Indications emerged on Saturday that the United States has been spying on the Nigeria’s security agencies, especially the State Security Service, and probably the Presidency.
In a report published in New York Times, Edward Snowden, an American computer specialist, who worked for the US Central Intelligence Agency and as a contractor with the US National Security Agency, stated that Nigeria’s SSS was one of the security agencies across the globe that the N.S.A. had been listening in on.
He said briefs on the information gleaned from intercepting of telephone conversations and hacking of computers of the SSS, other security agencies in Nigeria and other countries are delivered to the office of the US President, Barrack Obama every morning.
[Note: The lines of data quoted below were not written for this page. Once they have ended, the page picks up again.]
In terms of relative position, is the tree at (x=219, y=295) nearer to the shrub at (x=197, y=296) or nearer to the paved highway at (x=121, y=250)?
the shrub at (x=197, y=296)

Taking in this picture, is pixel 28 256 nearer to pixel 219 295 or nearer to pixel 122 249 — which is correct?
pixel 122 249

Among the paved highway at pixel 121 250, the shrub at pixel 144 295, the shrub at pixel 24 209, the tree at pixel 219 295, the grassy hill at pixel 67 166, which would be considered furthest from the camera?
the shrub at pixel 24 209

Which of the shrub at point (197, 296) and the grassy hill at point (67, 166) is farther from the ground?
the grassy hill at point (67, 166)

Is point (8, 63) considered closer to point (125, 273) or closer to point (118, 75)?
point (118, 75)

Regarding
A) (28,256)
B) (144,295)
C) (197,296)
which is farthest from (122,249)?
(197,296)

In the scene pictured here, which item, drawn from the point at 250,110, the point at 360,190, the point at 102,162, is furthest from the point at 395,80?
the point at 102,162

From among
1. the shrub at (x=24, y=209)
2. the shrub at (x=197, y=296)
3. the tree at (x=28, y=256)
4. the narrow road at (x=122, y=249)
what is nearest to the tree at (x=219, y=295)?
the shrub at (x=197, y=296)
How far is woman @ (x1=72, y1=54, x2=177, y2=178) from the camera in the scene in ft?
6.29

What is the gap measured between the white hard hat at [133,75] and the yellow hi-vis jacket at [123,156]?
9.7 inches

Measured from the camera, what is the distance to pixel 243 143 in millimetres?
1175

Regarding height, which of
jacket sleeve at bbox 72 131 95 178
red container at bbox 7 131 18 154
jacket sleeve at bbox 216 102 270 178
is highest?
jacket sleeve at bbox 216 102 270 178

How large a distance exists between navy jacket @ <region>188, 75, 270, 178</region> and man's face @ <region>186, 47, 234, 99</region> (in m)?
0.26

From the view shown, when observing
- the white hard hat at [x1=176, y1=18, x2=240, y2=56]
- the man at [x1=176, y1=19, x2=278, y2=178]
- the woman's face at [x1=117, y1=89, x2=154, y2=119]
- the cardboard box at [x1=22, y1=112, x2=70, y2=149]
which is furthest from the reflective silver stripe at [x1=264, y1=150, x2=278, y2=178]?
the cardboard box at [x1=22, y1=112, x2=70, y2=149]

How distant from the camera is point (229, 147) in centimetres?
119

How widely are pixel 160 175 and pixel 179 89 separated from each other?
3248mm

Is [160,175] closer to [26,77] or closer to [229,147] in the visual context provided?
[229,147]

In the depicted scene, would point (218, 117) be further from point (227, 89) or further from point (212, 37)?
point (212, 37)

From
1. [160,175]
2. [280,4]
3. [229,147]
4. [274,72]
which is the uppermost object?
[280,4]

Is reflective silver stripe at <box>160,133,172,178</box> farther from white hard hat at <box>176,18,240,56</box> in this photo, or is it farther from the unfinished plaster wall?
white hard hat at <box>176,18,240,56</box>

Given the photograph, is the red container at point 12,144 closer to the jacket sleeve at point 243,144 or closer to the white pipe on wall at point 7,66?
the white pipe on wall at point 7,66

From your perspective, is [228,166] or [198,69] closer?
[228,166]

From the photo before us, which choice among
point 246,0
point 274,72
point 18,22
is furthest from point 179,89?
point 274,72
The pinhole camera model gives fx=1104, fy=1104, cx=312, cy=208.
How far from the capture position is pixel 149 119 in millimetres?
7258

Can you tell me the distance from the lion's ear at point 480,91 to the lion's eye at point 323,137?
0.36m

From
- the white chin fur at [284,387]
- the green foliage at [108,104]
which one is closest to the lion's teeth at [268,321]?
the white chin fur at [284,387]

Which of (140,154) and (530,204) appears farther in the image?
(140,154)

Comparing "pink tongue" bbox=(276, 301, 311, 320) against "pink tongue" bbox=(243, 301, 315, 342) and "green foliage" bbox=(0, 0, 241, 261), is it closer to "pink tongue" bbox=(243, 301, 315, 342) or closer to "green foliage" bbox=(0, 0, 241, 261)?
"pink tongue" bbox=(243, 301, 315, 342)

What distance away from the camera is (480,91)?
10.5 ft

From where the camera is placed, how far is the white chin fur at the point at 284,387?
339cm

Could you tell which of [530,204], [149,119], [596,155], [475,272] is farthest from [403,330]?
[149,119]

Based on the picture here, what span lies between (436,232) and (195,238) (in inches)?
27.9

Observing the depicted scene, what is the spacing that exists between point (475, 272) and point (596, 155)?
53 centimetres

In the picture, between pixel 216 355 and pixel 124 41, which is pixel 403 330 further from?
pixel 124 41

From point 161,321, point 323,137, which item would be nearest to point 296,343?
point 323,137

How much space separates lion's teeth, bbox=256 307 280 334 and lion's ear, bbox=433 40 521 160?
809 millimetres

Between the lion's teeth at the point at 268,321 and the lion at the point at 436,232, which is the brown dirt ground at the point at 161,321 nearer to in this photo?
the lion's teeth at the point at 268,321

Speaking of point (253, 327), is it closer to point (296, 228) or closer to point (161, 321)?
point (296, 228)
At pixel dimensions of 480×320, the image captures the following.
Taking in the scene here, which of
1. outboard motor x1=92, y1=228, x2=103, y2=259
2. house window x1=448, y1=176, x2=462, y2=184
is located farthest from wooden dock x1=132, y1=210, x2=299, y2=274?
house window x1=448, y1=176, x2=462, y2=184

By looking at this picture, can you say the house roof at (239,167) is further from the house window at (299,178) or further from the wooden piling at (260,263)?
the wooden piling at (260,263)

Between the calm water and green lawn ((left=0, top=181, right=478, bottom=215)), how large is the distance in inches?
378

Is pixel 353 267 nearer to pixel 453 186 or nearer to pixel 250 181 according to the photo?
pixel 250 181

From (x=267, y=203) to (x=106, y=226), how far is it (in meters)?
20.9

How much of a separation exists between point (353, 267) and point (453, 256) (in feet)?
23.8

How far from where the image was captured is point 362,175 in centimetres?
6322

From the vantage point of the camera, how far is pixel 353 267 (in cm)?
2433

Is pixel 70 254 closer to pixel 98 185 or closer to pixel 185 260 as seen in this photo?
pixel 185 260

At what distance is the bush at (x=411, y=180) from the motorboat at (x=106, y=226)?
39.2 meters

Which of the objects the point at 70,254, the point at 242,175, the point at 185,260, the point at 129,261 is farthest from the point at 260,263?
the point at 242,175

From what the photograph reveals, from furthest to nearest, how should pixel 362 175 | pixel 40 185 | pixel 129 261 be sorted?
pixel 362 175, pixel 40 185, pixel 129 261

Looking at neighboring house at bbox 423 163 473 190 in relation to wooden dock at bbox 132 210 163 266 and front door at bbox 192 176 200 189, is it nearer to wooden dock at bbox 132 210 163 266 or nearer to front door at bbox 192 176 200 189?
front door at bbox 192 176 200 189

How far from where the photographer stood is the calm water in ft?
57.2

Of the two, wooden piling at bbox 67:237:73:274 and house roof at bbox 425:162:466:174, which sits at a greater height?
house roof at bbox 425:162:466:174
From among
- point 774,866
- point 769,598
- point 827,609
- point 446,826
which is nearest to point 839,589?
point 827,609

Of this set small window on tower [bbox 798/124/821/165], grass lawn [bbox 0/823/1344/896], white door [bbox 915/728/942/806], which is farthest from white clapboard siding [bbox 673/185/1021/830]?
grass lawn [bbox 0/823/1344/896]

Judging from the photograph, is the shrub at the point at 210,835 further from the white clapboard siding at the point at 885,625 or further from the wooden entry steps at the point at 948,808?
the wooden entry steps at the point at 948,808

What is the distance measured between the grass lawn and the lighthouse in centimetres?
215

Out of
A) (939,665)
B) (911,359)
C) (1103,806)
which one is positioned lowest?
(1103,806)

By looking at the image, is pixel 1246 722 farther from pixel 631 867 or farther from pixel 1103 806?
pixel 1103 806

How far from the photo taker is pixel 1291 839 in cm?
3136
“By many accounts, the agency provides more than half of the intelligence nuggets delivered to the White House early each morning in the President’s Daily Brief — a measure of success for American spies. One document boasts that listening in on Nigerian State Security Service had provided items for the briefing “nearly two dozen” times. In every international crisis, American policy makers look to the N.S.A. for inside information,” Snowden told New York Times.
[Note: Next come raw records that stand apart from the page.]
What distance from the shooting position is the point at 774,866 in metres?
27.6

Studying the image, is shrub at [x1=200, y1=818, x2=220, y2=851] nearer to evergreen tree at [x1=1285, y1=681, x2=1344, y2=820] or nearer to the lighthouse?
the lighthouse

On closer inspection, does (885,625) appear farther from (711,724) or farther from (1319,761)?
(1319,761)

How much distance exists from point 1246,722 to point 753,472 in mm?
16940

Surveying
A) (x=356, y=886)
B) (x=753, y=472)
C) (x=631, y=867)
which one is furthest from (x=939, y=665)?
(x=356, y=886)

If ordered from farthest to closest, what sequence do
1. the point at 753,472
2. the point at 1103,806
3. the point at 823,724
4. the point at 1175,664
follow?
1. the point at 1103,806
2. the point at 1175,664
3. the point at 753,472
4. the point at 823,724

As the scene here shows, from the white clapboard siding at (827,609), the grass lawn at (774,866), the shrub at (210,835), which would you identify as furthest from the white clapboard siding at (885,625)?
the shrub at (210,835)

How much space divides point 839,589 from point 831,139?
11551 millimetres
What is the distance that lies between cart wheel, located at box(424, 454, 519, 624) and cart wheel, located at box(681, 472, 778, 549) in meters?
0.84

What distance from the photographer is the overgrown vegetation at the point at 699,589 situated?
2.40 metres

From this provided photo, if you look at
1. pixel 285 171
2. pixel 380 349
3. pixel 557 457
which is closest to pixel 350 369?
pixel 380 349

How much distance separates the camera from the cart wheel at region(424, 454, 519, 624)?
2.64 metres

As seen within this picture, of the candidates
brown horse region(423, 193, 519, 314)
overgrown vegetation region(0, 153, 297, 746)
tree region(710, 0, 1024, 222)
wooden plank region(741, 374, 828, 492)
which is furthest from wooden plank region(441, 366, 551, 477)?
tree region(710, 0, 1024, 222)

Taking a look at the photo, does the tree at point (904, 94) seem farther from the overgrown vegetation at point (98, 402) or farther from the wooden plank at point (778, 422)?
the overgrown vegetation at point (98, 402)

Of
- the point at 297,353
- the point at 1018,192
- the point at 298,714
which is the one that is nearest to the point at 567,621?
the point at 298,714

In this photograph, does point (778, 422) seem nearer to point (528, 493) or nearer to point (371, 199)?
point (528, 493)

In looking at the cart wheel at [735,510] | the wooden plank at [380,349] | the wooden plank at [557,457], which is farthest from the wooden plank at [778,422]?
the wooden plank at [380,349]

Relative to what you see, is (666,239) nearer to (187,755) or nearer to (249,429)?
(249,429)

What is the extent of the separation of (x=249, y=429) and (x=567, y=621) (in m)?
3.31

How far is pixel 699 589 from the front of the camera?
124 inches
The release of documents that proved that the NSA had been eavesdropping on the communications of world leaders, including US allies, had caused diplomatic rows, with Germany and some other countries protesting.
Snowden also noted that the NSA had obtained thousands of classified documents, containing secrets of governments around the world, pointing to a possibility that it might have obtained secret documents of the Federal Government of Nigeria, or tapped President Goodluck Jonathan’s phone conversations.
Snowden, who is on a temporary political asylum in Russia, disclosed classified details of several top-secret United States, Israeli, and British government mass surveillance programmes to the press.
He started releasing the NSA’s documents in June and the documents he has released so far show that the US has been spying most countries in the world.